* **What you should do**
Leave out all images and set down the records exactly as given.

* **Task material**

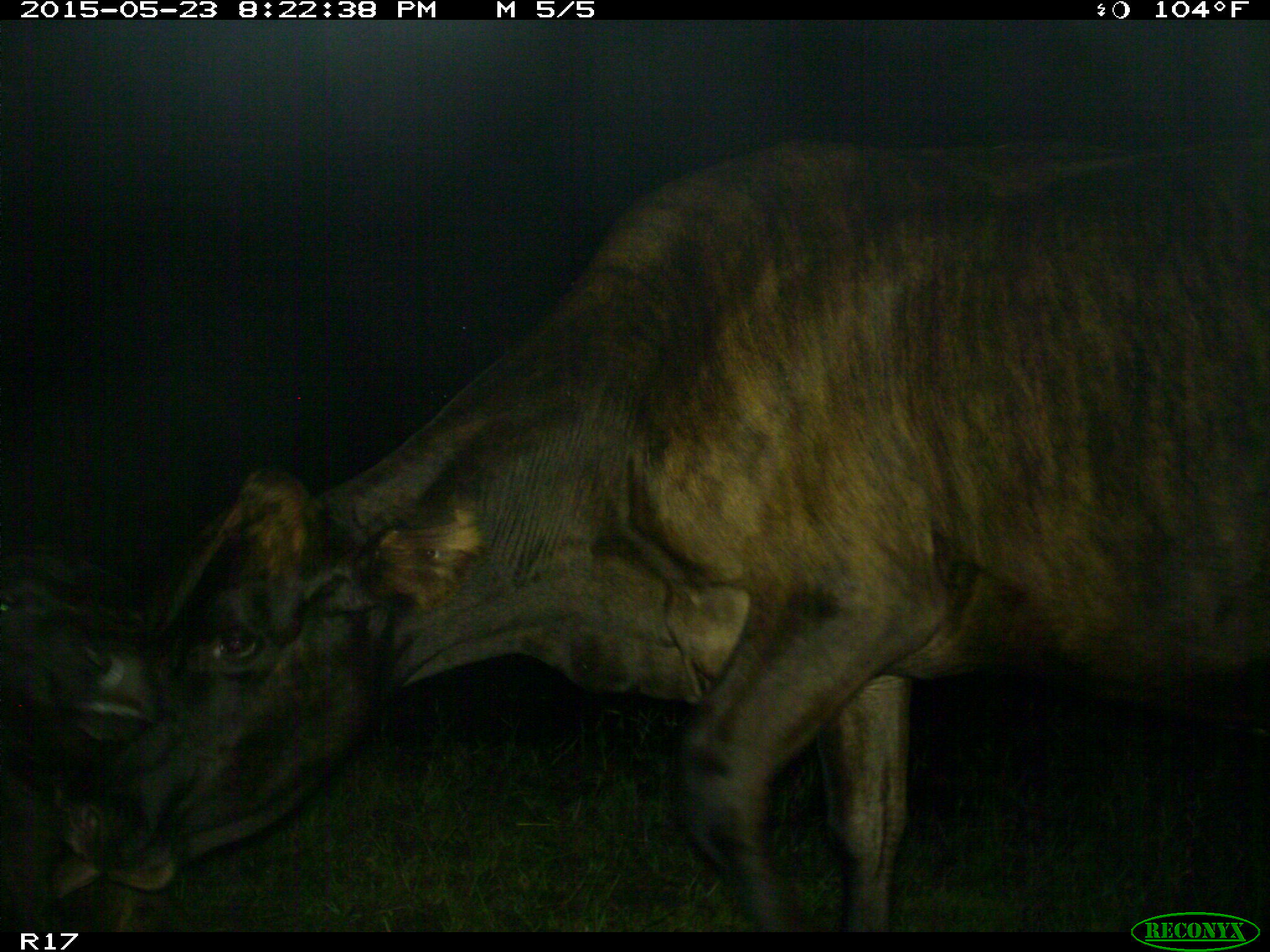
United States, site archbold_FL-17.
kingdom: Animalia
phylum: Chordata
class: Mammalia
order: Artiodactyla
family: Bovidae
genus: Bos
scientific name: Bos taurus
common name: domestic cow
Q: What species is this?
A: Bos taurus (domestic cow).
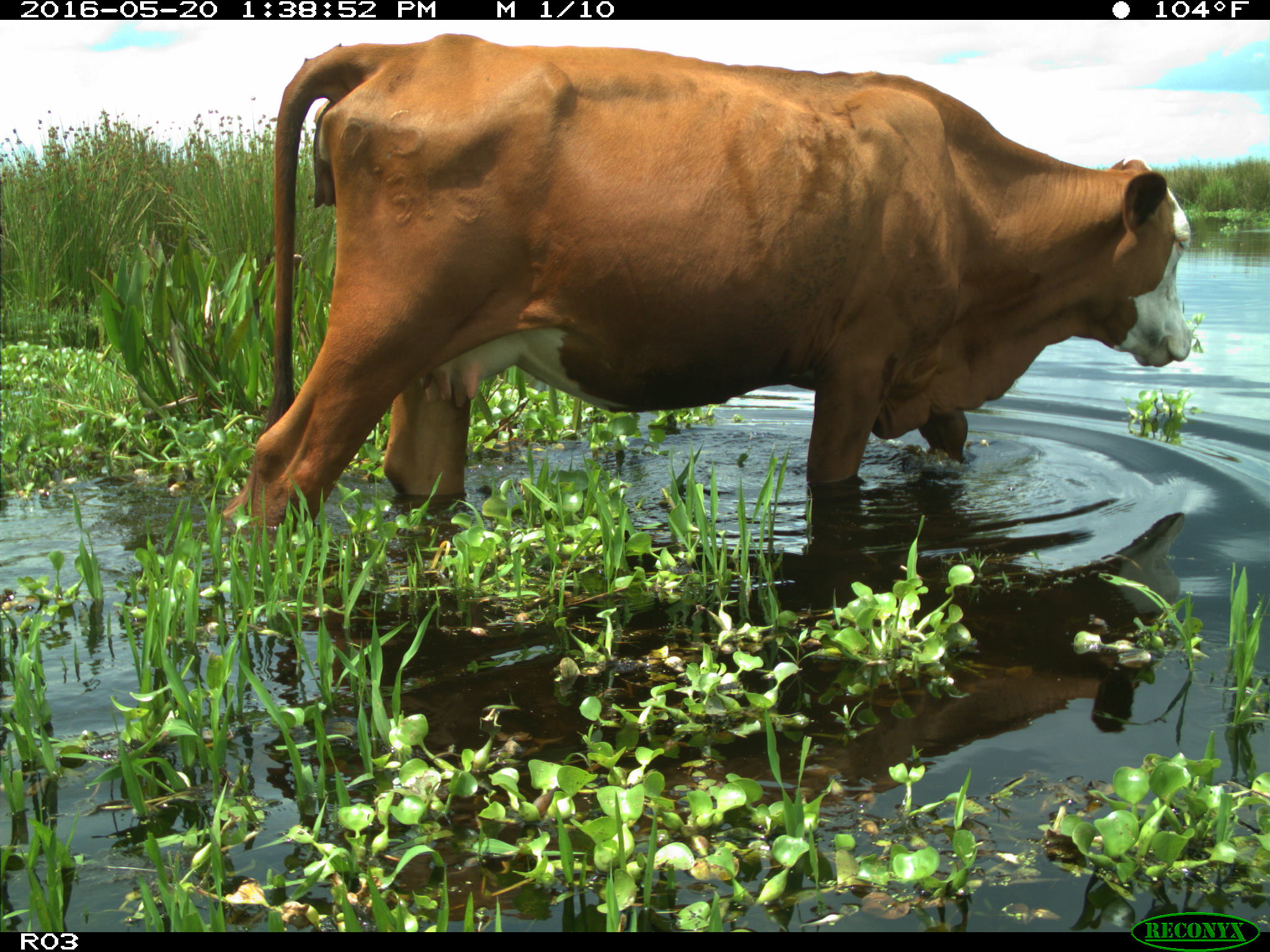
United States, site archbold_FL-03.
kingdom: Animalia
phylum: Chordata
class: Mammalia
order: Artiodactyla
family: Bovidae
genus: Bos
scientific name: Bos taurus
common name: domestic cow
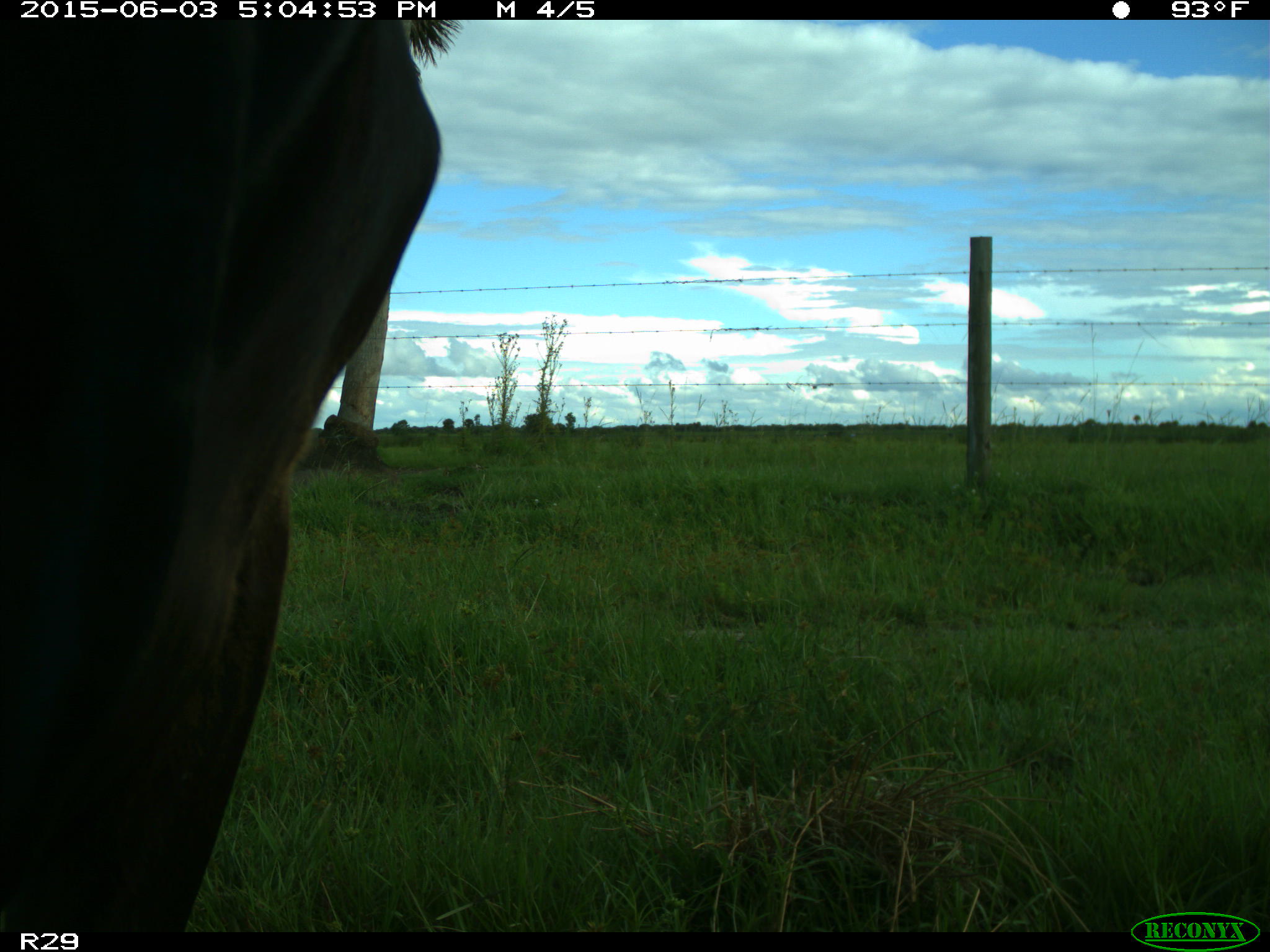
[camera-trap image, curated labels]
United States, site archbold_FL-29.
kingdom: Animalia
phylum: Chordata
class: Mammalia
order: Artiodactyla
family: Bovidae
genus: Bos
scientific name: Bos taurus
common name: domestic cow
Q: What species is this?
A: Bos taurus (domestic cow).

* **Answer area**
United States, site archbold_FL-17.
kingdom: Animalia
phylum: Chordata
class: Mammalia
order: Artiodactyla
family: Bovidae
genus: Bos
scientific name: Bos taurus
common name: domestic cow
Q: What species is this?
A: Bos taurus (domestic cow).
United States, site archbold_FL-03.
kingdom: Animalia
phylum: Chordata
class: Mammalia
order: Artiodactyla
family: Bovidae
genus: Bos
scientific name: Bos taurus
common name: domestic cow
[camera-trap image, curated labels]
United States, site archbold_FL-29.
kingdom: Animalia
phylum: Chordata
class: Mammalia
order: Artiodactyla
family: Bovidae
genus: Bos
scientific name: Bos taurus
common name: domestic cow
Q: What species is this?
A: Bos taurus (domestic cow).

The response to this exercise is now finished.